### [Selected extract]
****************
Parenting
How Parent-Child Relations Have Changed
The evolution of the parent-child bond.
Posted April 7, 2015 Reviewed by Jessica Schrader
In recent years, the relationship between parents and children has profoundly changed.
For one thing, the decision about whether or not to have children is voluntary. Electing not to have children is no longer stigmatized in the way it was. “Child-free” adults are no longer casually dismissed as shallow and self-absorbed.
As a result, for most adults, the decision to have a child is deliberate and purposeful. Having a child represents a self-conscious decision to become a mother or father and to assume the responsibilities that parenting entails.
Parenting itself has become problematic in a way that differs sharply from the past. In today’s society, it is impossible to raise a child unselfconsciously. Bombarded with conflicting advice about the relative merits of breastfeeding versus bottle feeding, crib sleeping and co-sleeping, early versus delayed toilet training, each parent must decide for her- or himself how best to rear a child. Labels abound: attachment parenting, natural parenting, positive parenting, slow parenting.
****************
### [What this exercise asks]
• 1. Summarize the article on how parent-child relations have changed in two sentences.
• 2. Quote the article on changing parent-child relations between "For one thing, the" and "shallow and self-absorbed.", inclusive.
The saved entries are separate from the article.

Saved entries
****************
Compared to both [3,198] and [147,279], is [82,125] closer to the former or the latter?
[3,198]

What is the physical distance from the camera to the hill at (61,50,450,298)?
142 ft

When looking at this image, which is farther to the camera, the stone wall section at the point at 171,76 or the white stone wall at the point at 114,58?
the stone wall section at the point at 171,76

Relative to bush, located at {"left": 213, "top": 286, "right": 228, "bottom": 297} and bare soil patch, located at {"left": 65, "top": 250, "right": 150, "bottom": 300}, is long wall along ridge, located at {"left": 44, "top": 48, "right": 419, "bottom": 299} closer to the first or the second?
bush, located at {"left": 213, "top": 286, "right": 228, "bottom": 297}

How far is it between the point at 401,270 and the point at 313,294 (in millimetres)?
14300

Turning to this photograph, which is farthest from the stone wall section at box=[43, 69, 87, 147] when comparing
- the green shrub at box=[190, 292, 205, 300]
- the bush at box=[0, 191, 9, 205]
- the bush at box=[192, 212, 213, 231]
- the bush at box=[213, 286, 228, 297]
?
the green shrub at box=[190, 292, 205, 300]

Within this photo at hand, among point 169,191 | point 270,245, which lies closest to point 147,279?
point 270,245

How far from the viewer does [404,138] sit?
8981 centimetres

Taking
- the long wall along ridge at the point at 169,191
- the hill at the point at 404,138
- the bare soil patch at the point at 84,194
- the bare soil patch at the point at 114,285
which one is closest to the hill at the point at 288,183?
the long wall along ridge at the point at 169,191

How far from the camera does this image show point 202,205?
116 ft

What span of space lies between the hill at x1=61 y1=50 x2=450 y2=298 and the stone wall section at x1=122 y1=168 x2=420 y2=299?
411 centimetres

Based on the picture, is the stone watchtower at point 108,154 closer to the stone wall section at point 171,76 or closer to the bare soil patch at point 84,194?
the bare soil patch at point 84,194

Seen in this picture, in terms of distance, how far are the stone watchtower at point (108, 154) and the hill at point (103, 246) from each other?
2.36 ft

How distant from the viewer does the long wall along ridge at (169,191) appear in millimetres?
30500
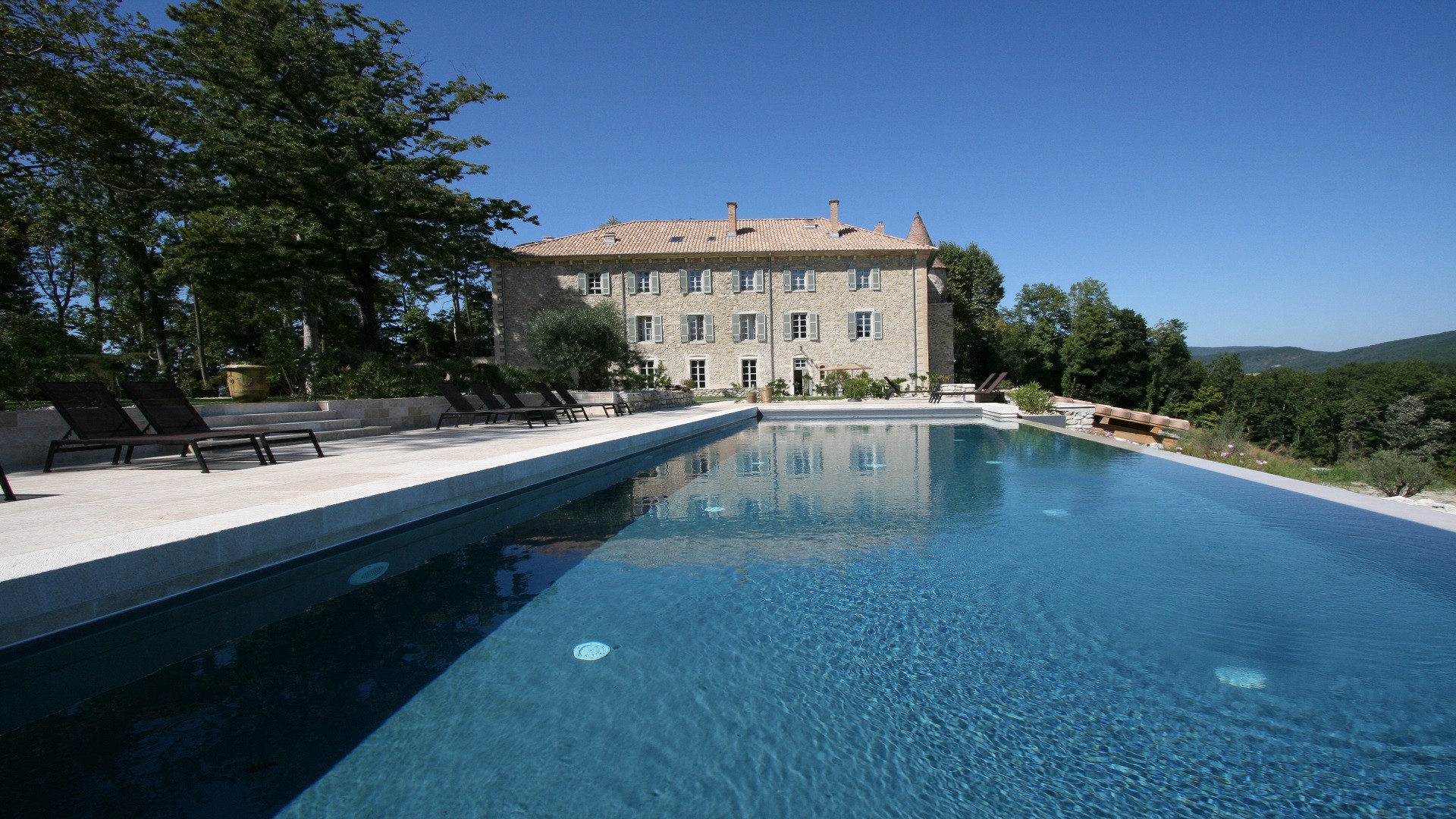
****************
### [Replies]
• 1. Having children is now a voluntary choice, since being child-free is no longer stigmatized, so for most adults becoming a parent is a deliberate decision to take on its responsibilities. Parenting has also become problematic in a new way, as parents who face conflicting advice on matters such as feeding, sleeping, and toilet training must each decide for themselves how best to raise a child.

• 2.
For one thing, the decision about whether or not to have children is voluntary. Electing not to have children is no longer stigmatized in the way it was. “Child-free” adults are no longer casually dismissed as shallow and self-absorbed.